Ensemble Ekstasis: Marie Annick Béliveau, Gabriel Dharmoo, Guy Pelletier, Terri Hron, Felix Del Tredici, Elinor Frey, Jess Tsang, with the direction of Sandeep Bhagwati
These three long music performances each started with a question: Can a musical piece be composed with exactly the same process that an artist uses to create their conceptual artworks? Since September, we have worked with three artists to explore new ways of understanding how music can be made out of nothing.
Deborah Carruthers is an artist that explores the various facets of science around the anthropocene to create multi-disciplinary artworks. David Szanto’s work focuses on our personal, intimate relationship to food and eating to create his performances. Angelique Willkie’s choreographies explore personal, autobiographical narratives and minute everyday movements.
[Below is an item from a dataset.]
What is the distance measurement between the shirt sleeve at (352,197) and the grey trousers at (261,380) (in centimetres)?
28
In their encounters with these artists, the musicians of the Ensemble Ekstasis tried to explore their practice with the ideas the artists gave them: what kind of intimate biological relationship do musicians have with their instruments? How can a musician read another musician’s movements as their score? How can the audience co-create a musical performance with their cellphone cameras? Does your listening change if your tongue senses a different taste? How does our meat and cow culture affect our musicking ? What does really constitute a piece of music – according to the SOCAN?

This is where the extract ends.